++++ TASK MATERIAL ++++

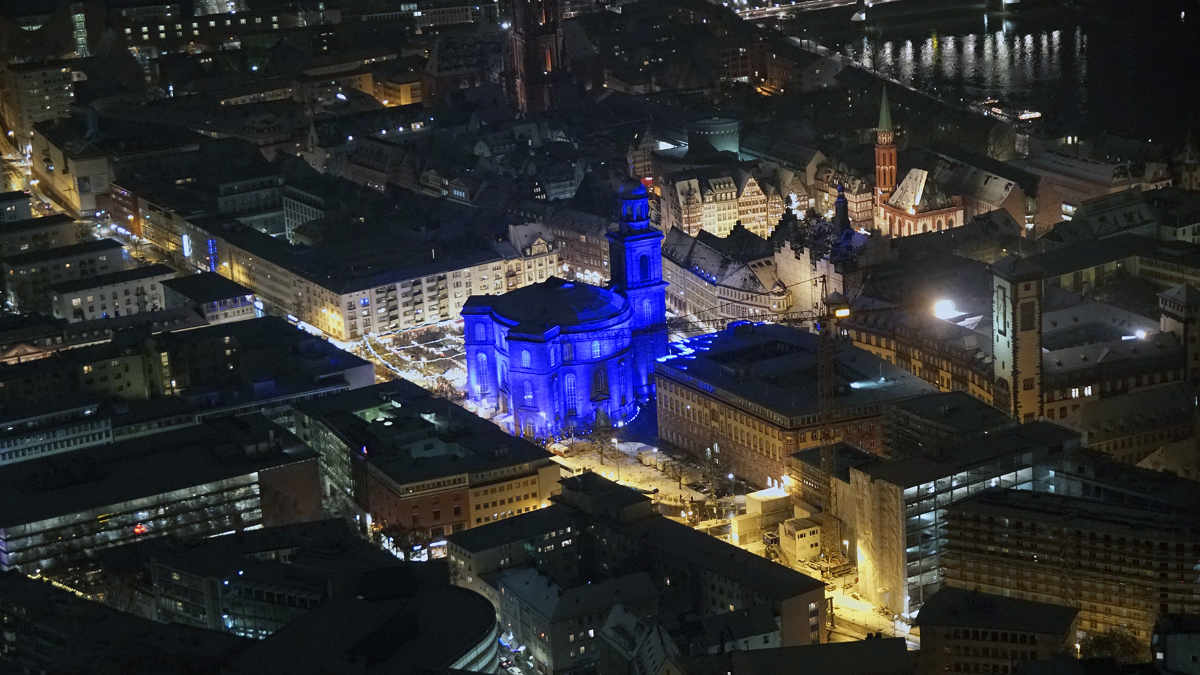 AES illuminiert mit Astera AX10 SpotMax die Frankfurter Paulskirche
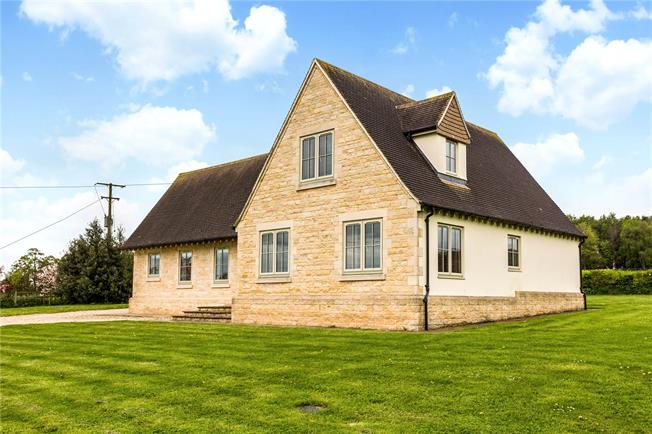 Guide Price £950,000, 5 Bedroom Detached House For Sale in Middle Aston, OX25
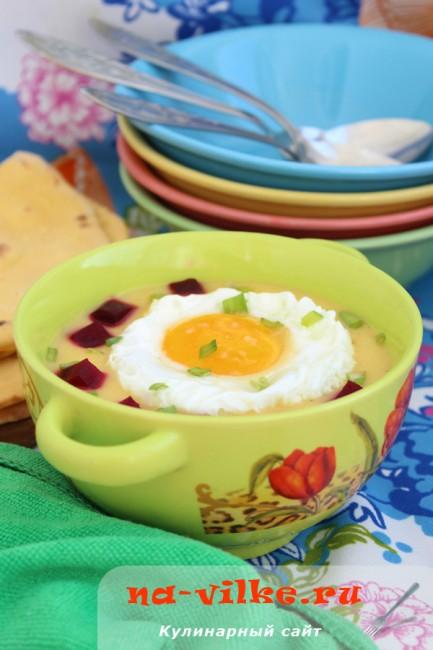 Картофельный суп-пюре со свеклой и глазуньей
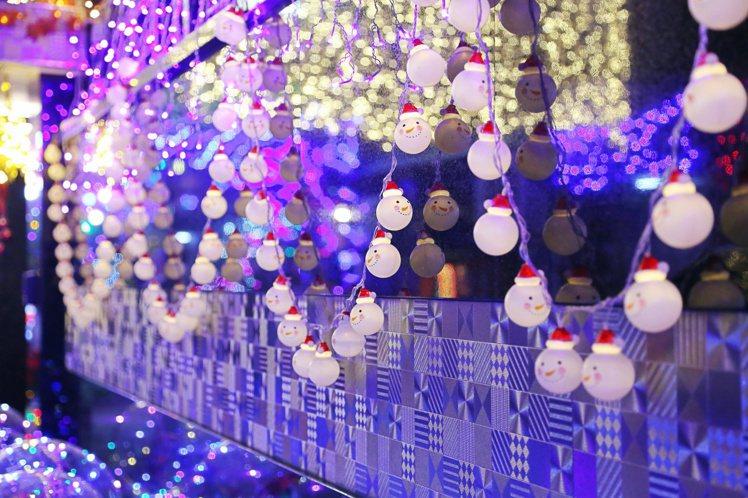 有戶人家的房子上還掛滿發亮的耶誕小雪人像。記者魏妤庭/攝影
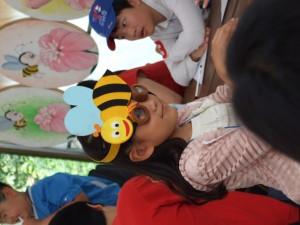 벌 왕관을 쓴 아이의 모습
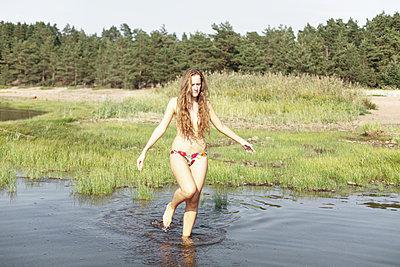 Girl at the shore - p1517m2057583 by Nikita Pirogov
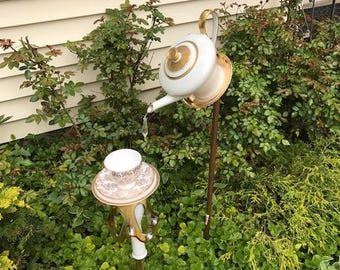 Golden Jeanie lamp birdfeeder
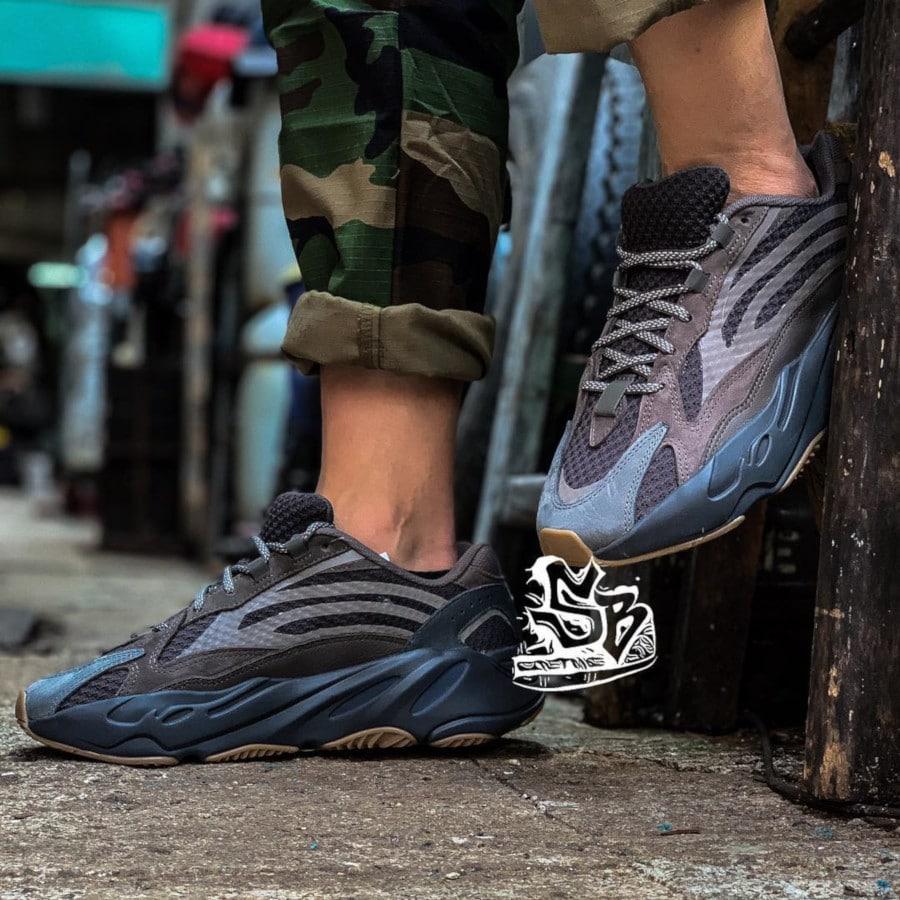 Adidas Yeezy 700 Boost V2 marron et grise (5)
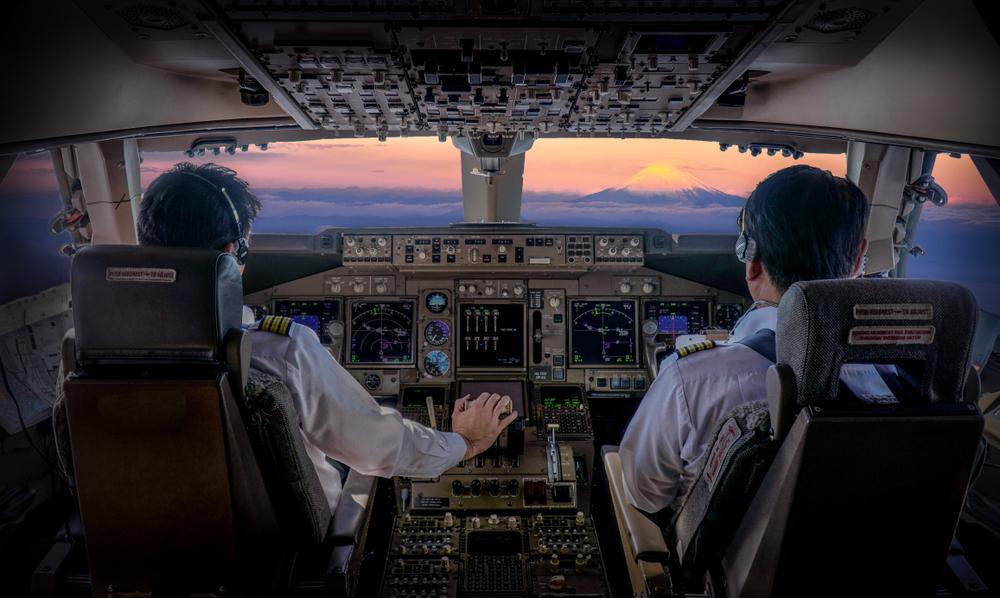 JALパイロットが語る】操縦士の魅力とやりがい|チャンスは全員に ...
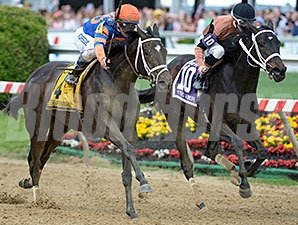 Stopchargingmaria (left) gets by Vero Amore to win the Black-Eyed Susan Stakes.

++++

### WORK TO COMPLETE
Once the pictures are set aside, the remaining data must be transcribed exactly.

### SOLUTION FOR THIS TASK
 AES illuminiert mit Astera AX10 SpotMax die Frankfurter Paulskirche
 Guide Price £950,000, 5 Bedroom Detached House For Sale in Middle Aston, OX25
 Картофельный суп-пюре со свеклой и глазуньей
 有戶人家的房子上還掛滿發亮的耶誕小雪人像。記者魏妤庭/攝影
 벌 왕관을 쓴 아이의 모습
 Girl at the shore - p1517m2057583 by Nikita Pirogov
 Golden Jeanie lamp birdfeeder
 Adidas Yeezy 700 Boost V2 marron et grise (5)
 JALパイロットが語る】操縦士の魅力とやりがい|チャンスは全員に ...
 Stopchargingmaria (left) gets by Vero Amore to win the Black-Eyed Susan Stakes.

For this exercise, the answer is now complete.